Exercise:
The answer must be one number: how many lines in the records below contain the string "Zealand".

=== Task data ===

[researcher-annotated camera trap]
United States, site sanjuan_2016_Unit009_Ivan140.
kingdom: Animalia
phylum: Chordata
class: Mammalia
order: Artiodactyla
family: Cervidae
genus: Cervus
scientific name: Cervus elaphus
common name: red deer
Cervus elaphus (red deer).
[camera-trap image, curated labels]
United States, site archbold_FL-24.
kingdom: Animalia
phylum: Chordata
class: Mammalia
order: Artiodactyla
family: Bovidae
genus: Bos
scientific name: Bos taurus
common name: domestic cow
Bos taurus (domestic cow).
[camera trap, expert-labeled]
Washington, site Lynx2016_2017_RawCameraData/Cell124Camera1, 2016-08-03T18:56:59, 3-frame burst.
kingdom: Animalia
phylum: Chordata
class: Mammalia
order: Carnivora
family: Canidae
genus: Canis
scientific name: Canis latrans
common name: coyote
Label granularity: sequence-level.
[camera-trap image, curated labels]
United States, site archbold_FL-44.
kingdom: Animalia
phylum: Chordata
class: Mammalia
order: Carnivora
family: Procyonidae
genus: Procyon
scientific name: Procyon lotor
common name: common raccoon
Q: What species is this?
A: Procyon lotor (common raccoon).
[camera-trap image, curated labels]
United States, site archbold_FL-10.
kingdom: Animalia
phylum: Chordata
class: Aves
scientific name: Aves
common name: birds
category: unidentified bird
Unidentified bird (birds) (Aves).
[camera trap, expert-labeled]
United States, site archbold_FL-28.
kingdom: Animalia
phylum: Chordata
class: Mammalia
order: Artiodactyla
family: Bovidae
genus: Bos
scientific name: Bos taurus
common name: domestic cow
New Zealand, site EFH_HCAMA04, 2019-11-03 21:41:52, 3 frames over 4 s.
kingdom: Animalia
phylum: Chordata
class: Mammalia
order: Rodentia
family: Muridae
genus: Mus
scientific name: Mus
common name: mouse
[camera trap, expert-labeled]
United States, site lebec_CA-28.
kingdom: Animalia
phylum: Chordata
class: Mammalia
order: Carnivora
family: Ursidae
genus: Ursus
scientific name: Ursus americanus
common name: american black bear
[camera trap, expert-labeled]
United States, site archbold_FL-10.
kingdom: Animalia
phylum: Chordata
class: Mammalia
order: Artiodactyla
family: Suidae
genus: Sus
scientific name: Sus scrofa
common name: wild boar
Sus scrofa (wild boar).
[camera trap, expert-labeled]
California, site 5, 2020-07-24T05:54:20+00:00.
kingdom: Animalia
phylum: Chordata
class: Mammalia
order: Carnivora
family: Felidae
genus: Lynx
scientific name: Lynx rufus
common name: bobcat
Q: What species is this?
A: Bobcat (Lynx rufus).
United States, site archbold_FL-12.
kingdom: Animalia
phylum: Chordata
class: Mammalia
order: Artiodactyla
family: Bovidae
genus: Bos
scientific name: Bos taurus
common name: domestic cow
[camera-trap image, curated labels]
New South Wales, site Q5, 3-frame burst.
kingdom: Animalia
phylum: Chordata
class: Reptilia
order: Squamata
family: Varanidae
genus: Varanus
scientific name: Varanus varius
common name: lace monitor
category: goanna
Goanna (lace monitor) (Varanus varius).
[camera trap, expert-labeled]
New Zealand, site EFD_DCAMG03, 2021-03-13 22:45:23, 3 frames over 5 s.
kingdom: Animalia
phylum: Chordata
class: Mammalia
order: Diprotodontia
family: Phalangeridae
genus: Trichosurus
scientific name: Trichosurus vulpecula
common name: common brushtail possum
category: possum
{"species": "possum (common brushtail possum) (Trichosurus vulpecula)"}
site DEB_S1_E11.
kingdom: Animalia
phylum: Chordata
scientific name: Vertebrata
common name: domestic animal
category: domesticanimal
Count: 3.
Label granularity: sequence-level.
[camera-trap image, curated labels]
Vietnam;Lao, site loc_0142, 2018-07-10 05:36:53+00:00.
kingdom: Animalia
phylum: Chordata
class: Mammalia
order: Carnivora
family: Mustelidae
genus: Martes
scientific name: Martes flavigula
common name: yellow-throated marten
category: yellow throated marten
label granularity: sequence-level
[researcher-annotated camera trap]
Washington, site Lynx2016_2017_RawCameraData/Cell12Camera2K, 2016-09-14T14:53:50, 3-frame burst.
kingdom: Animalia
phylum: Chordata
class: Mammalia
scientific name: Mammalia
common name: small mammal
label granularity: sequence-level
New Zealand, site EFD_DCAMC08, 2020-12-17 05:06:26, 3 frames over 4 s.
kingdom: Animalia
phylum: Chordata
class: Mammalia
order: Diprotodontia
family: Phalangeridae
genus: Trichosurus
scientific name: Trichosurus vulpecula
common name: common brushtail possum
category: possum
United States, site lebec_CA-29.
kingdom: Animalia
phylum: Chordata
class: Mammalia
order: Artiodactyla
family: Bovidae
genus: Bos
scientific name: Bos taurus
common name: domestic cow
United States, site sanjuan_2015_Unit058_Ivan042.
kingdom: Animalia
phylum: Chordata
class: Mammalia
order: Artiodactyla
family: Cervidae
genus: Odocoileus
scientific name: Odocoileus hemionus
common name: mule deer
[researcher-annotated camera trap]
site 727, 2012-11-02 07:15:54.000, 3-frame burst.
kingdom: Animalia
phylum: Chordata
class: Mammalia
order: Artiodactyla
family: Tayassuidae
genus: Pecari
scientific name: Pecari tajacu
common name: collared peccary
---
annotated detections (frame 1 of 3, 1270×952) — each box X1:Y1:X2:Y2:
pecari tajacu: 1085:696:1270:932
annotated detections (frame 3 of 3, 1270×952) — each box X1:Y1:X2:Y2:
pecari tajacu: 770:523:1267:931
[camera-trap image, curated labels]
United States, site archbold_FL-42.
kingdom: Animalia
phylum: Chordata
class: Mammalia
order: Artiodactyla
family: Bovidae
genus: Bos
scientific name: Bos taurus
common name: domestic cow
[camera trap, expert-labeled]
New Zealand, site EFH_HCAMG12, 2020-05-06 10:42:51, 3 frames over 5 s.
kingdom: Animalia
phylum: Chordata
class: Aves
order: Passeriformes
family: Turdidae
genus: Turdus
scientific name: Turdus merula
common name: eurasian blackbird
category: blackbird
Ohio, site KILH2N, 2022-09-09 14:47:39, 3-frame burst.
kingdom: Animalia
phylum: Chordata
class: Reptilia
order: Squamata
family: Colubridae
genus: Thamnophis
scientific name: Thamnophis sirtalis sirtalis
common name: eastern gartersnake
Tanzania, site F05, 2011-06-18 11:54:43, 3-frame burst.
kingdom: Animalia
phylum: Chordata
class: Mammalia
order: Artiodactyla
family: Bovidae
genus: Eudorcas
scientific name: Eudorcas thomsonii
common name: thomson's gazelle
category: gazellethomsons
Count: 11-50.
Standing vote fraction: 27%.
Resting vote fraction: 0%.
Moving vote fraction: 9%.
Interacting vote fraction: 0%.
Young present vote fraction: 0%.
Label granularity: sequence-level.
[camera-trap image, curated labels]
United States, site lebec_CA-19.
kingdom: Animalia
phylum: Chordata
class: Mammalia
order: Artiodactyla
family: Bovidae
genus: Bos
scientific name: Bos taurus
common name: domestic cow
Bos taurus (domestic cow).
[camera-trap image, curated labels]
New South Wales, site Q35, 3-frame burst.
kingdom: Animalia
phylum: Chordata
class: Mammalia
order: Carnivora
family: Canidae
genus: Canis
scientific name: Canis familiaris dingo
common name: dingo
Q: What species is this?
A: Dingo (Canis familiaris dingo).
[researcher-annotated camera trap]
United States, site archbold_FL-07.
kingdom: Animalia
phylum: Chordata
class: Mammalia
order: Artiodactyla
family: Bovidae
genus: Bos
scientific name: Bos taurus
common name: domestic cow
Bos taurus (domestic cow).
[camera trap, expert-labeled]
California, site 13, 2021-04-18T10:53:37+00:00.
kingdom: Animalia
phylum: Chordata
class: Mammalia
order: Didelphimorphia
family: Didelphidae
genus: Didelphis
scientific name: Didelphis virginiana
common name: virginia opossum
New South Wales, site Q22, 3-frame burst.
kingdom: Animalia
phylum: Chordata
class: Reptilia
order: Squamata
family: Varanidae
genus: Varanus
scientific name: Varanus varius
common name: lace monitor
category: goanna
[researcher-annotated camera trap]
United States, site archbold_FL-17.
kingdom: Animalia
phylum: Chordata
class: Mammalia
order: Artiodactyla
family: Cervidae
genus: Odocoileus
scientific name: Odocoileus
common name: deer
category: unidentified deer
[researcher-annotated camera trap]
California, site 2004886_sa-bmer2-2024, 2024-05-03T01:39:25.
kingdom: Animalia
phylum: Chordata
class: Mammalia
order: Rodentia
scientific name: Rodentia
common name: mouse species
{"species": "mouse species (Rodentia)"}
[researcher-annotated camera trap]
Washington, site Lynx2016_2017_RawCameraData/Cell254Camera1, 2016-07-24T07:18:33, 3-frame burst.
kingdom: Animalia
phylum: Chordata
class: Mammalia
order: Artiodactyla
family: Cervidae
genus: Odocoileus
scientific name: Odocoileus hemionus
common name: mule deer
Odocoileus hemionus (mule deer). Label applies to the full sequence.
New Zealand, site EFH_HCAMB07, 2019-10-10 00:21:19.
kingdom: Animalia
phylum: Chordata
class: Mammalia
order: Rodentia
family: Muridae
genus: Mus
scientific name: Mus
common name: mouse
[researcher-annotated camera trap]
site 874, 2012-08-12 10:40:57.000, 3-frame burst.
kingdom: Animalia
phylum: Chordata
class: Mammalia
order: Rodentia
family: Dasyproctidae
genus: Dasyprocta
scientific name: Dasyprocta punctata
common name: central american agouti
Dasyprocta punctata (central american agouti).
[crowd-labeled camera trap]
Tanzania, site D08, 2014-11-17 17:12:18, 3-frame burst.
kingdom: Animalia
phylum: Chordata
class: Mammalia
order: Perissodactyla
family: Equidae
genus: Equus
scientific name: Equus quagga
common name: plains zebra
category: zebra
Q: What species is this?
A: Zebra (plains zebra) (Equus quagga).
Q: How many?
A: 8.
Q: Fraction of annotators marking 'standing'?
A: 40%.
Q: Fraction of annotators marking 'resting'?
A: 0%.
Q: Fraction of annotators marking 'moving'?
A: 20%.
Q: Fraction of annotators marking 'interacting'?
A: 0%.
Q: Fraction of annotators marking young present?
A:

===

Output for this task:
5